### DATA BLOCK
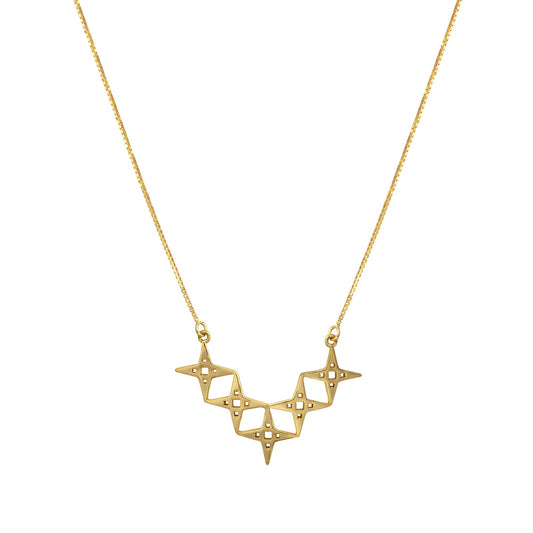 Alignment Necklace | Gold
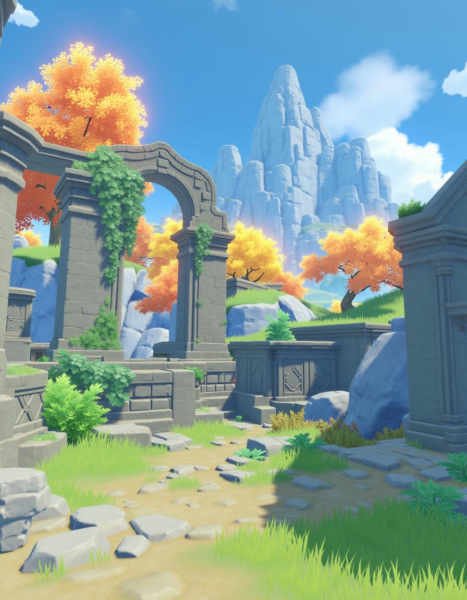 Genshin style landscapes - Liyue v1.0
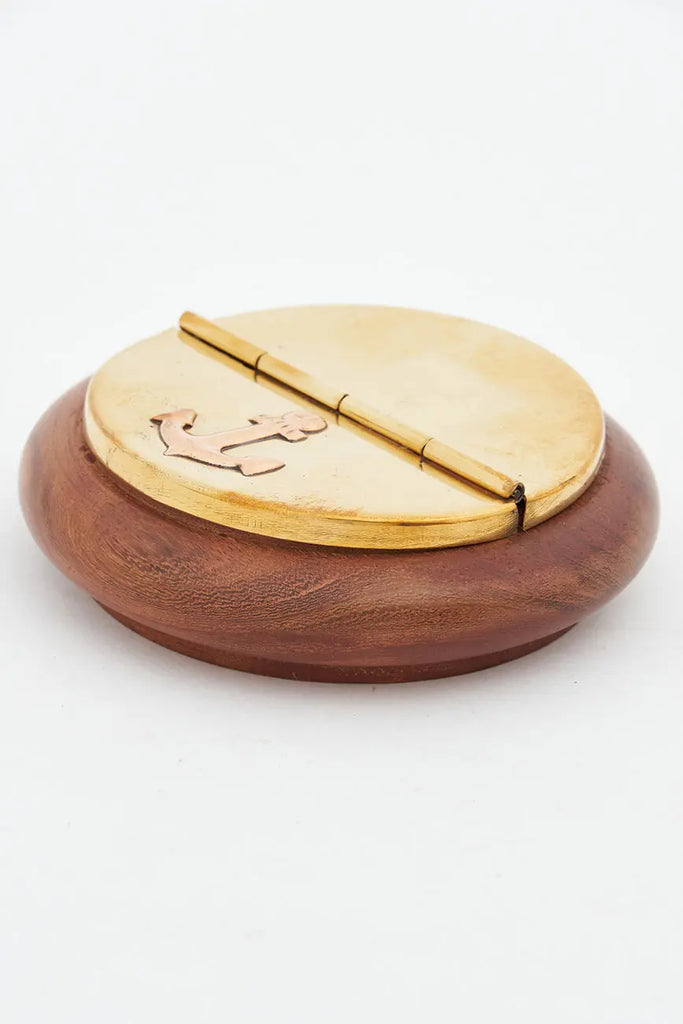 Cenicero de latón base madera - D669 - Batela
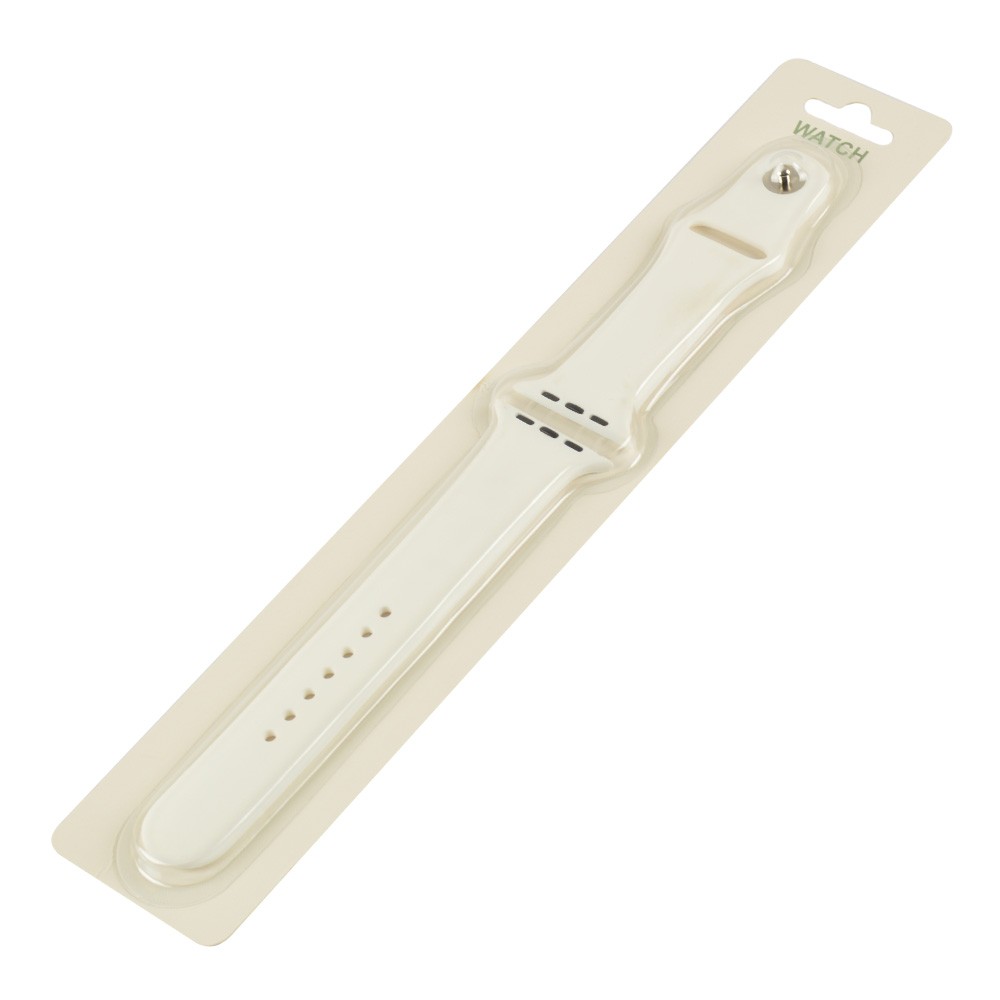 Ремешок для Apple iWatch 42/44 mm Sport Band, цвет белый фото 1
######
- [ACTION ITEM]:
Copy the material above in full and exactly, skipping pictures.

- [RESULT OF THE EXERCISE]:
 Alignment Necklace | Gold
 Genshin style landscapes - Liyue v1.0
 Cenicero de latón base madera - D669 - Batela
 Ремешок для Apple iWatch 42/44 mm Sport Band, цвет белый фото 1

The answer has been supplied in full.